# Provided text:

Transitus Fluvii ("passing through the river" in Latin) or Passage Du Fleuve (in French) is an occult alphabet consisting of 22 characters described by Heinrich Cornelius Agrippa in his Third Book of Occult Philosophy (Cologne, 1533, but written around 1510). It is derived from the Hebrew alphabet and is similar to the Celestial and Malachim alphabets. The name may refer to the crossing of the Euphrates by the Jews on their return from the Babylonian captivity to rebuild the Temple in Jerusalem.

This alphabet can also be found in Abraham de Balmis Peculium Abrae. Grammatica hebraea una cum latino, Venetiis, 1523, sig. B6v.

# Tasks and exercises:
• 1. Using the text on the Transitus Fluvii alphabet, explain what the alphabet's name may refer to.
• 2. Turn the paragraph of the text on the Transitus Fluvii alphabet that begins "Transitus Fluvii ("passing through the river" in Latin)" into a bulleted list that keeps its main facts.
• 3. Continue the text on the Transitus Fluvii alphabet from the point where it stops.

# Listed records:
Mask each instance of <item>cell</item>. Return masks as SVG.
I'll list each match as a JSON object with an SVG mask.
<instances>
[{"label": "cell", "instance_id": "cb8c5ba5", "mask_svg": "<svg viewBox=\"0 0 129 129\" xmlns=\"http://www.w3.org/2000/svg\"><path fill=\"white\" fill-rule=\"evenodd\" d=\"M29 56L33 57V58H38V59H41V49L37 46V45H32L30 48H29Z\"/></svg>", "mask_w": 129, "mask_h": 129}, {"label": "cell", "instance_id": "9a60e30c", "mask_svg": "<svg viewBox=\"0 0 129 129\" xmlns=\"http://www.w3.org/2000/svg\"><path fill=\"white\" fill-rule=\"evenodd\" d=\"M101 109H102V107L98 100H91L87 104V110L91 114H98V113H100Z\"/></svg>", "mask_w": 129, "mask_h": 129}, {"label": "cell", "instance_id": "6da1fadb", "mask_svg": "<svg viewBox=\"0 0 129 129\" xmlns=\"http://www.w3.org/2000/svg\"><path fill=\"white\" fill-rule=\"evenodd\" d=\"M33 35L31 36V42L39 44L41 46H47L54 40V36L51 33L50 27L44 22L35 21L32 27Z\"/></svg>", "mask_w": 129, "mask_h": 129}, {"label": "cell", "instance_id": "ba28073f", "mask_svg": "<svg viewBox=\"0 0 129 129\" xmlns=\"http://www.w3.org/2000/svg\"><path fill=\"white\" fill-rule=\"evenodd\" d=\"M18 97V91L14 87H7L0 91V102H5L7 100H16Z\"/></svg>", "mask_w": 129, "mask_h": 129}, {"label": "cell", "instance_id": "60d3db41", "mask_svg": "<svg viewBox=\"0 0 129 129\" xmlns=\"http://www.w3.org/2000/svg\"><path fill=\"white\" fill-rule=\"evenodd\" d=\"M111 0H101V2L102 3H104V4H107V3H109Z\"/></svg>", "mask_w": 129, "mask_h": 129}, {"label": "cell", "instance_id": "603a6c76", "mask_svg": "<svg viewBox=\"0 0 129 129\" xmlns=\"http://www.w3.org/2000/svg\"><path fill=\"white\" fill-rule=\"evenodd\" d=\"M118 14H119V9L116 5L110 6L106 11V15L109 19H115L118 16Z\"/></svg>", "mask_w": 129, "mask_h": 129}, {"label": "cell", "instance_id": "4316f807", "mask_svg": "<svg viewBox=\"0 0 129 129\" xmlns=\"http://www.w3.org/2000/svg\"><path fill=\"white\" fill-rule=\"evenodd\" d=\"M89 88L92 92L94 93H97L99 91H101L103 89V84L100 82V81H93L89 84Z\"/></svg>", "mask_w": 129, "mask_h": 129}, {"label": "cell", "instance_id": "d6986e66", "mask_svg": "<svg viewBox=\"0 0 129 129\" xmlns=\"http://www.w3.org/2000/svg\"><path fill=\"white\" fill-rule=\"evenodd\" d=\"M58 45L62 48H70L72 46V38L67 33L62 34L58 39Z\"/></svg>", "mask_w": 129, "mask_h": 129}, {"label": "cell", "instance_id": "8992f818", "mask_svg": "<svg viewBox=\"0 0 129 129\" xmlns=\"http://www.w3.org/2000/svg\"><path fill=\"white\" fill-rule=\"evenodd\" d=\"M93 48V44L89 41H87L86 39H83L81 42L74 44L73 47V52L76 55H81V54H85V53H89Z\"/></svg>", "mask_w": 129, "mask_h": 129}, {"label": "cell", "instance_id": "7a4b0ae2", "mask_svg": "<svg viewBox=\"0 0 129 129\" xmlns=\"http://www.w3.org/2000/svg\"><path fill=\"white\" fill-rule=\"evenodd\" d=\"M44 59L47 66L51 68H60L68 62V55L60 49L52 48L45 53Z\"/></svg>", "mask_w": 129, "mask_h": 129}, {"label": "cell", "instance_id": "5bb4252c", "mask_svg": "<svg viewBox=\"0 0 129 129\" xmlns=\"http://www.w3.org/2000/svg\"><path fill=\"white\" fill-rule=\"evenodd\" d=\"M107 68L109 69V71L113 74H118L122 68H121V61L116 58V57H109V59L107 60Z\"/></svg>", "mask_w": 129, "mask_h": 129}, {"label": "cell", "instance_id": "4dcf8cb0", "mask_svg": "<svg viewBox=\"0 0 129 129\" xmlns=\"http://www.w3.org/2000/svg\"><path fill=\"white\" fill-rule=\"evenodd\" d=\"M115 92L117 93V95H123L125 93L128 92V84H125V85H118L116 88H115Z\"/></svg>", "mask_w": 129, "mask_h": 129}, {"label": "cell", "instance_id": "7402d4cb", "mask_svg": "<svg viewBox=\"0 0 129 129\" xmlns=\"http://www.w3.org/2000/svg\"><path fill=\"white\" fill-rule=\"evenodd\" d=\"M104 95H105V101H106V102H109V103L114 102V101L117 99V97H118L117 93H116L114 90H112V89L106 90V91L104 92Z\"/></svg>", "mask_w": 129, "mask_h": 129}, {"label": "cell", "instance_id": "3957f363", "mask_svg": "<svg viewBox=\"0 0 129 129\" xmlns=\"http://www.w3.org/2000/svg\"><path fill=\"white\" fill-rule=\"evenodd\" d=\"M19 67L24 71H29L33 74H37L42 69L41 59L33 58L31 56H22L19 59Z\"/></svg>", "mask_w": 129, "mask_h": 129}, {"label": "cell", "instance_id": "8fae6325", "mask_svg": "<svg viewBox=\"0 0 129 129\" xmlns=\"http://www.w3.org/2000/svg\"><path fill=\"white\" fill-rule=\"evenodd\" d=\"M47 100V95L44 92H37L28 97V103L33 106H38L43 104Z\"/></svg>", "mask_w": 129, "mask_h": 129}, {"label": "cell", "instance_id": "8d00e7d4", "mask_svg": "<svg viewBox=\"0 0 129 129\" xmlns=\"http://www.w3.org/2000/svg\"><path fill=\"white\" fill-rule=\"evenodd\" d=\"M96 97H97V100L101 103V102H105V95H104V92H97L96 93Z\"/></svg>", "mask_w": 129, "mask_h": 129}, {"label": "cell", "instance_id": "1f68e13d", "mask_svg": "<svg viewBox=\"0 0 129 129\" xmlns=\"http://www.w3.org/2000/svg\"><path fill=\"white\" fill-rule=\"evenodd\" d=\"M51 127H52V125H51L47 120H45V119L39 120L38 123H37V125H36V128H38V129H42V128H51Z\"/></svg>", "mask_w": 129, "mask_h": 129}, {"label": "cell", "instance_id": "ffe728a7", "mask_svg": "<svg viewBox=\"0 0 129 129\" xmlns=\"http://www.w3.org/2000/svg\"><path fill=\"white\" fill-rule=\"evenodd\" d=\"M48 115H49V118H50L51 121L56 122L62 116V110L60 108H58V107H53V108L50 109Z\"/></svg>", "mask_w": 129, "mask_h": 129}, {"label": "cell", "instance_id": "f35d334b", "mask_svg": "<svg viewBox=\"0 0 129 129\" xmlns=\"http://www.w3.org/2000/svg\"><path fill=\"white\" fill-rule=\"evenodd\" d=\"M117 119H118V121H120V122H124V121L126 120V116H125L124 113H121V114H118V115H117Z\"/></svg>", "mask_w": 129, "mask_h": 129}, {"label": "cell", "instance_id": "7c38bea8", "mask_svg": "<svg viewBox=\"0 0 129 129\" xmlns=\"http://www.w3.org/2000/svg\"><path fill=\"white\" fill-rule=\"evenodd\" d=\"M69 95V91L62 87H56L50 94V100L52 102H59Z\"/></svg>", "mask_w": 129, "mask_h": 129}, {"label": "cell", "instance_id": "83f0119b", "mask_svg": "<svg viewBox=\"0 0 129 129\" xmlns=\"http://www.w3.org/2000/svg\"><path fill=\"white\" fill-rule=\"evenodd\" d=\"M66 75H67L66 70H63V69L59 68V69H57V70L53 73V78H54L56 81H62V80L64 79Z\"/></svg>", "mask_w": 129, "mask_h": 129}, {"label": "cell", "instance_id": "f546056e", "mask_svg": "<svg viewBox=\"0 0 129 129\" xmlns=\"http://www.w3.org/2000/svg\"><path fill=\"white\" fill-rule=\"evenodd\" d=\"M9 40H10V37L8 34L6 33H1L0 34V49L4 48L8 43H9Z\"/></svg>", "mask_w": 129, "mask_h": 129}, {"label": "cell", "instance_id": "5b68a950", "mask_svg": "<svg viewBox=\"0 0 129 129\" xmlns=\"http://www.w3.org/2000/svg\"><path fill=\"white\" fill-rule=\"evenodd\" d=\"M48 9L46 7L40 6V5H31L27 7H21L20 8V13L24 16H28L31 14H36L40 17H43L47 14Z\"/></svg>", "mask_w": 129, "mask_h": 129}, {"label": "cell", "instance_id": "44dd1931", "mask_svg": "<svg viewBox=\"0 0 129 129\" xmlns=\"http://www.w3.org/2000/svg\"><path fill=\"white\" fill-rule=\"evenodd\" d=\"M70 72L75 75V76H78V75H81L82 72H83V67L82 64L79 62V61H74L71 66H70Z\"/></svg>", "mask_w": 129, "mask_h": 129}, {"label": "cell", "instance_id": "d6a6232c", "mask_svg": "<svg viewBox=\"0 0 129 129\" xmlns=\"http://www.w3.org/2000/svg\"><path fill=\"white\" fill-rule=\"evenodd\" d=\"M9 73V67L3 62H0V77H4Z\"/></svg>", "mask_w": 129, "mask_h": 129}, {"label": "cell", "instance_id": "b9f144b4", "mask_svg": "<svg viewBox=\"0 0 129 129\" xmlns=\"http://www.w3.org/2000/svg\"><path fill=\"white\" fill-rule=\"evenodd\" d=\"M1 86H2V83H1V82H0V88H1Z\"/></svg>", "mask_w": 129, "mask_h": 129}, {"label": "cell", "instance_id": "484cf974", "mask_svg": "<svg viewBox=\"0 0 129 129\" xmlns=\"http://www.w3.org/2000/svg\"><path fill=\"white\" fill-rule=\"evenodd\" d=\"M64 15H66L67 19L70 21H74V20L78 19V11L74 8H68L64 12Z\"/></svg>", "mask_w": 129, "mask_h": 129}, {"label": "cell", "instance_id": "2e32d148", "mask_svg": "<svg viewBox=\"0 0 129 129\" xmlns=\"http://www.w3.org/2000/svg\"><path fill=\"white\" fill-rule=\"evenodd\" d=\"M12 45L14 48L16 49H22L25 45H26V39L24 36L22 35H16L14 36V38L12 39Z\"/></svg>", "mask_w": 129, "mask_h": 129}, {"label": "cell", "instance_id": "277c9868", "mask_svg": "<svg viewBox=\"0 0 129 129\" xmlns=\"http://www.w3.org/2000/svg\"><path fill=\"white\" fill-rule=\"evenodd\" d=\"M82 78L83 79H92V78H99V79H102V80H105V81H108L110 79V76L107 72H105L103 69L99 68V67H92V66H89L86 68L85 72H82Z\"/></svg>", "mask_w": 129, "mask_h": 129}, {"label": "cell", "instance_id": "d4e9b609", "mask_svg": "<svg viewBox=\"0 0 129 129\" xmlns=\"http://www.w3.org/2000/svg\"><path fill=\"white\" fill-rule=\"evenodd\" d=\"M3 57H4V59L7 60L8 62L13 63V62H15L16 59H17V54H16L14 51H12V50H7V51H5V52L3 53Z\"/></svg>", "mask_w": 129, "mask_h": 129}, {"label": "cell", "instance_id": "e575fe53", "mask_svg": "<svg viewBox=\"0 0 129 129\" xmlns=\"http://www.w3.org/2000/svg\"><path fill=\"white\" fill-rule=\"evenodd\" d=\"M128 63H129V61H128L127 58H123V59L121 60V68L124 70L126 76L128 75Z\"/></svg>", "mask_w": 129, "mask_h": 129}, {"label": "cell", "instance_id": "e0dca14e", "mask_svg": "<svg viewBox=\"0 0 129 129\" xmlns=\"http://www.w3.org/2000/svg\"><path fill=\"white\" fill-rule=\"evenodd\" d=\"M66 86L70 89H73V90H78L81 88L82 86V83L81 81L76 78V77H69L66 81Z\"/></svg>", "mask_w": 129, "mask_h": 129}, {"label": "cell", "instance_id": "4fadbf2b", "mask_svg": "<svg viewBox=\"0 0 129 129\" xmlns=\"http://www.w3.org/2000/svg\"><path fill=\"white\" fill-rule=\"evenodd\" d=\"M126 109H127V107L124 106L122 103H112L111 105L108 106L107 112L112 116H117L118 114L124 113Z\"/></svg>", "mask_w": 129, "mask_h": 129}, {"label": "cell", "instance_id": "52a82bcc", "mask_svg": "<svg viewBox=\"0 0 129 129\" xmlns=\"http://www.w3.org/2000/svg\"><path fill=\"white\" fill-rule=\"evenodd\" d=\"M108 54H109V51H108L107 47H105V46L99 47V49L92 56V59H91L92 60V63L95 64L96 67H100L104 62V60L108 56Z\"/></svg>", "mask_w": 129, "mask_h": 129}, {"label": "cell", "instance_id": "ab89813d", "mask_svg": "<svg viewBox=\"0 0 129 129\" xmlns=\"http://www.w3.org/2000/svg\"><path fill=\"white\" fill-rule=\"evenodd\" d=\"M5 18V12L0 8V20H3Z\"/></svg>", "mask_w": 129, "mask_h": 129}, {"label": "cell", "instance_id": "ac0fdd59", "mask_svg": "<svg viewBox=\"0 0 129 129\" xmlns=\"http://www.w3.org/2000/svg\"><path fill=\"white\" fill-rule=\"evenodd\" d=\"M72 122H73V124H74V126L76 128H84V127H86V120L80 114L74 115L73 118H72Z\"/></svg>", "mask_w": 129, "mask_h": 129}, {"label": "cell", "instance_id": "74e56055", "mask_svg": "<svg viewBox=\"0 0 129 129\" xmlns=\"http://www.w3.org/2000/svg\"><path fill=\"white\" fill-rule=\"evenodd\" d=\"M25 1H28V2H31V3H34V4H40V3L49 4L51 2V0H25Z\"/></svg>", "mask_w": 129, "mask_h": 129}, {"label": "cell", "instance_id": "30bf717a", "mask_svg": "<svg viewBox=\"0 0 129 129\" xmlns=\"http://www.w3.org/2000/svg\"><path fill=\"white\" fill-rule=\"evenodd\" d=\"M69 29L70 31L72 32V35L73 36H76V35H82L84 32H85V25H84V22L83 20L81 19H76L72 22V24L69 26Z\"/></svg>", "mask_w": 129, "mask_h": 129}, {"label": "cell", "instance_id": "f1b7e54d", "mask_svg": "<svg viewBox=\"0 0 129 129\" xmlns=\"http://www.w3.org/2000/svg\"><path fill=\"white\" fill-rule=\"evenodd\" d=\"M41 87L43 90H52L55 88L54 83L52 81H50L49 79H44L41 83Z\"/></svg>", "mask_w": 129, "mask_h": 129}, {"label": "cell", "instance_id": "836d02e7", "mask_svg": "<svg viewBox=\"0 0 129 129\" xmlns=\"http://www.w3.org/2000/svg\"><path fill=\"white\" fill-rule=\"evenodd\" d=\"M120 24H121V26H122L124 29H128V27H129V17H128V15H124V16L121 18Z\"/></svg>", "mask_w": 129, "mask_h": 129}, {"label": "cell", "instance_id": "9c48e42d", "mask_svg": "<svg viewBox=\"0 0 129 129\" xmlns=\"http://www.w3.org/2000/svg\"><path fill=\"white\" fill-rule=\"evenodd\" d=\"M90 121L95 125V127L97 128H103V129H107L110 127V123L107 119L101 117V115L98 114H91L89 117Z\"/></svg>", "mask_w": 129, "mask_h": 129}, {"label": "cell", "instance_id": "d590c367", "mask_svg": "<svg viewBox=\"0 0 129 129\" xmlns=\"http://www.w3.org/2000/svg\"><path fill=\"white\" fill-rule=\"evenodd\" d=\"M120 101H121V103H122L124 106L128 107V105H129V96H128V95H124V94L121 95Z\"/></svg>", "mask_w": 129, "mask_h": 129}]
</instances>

# Outputs for the tasks:
• 1. The name, Latin for "passing through the river," may refer to the Jews crossing the Euphrates when they returned from the Babylonian captivity to rebuild the Temple in Jerusalem.

• 2.
- Transitus Fluvii (Latin, "passing through the river"), or Passage Du Fleuve in French, is an occult alphabet of 22 characters.
- Heinrich Cornelius Agrippa described it in his Third Book of Occult Philosophy (Cologne, 1533, but written around 1510).
- It is derived from the Hebrew alphabet and resembles the Celestial and Malachim alphabets.
- The name may refer to the Jews crossing the Euphrates on their return from the Babylonian captivity to rebuild the Temple in Jerusalem.

• 3.
as well as in Geoffroy Tory, Champ Fleury, Paris 1529, f. 76v ubi tamen: "Lettres Chaldaiques", and Giovanni Agostino Panteo's (Pantheus) Voarchadumia contra alchimiam, Venice, 1530, pp. 545–46. Pantheus claims that, while the Hebrew alphabet was entrusted to Moses and Enochian to Enoch, the Transitus Fluvii was entrusted to Abraham.

== Appearances in popular culture ==
The alphabet is depicted in the movie The Blair Witch Project. It is also referenced in the book An Enemy at Green Knowe, part of the Green Knowe series by British author Lucy Boston.